Exact repetition of the whole listing is what this exercise asks for.

========

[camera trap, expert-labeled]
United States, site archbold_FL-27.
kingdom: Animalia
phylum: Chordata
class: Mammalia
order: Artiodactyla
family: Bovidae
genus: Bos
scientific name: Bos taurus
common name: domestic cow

========

* **FINISHED EXERCISE**:
[camera trap, expert-labeled]
United States, site archbold_FL-27.
kingdom: Animalia
phylum: Chordata
class: Mammalia
order: Artiodactyla
family: Bovidae
genus: Bos
scientific name: Bos taurus
common name: domestic cow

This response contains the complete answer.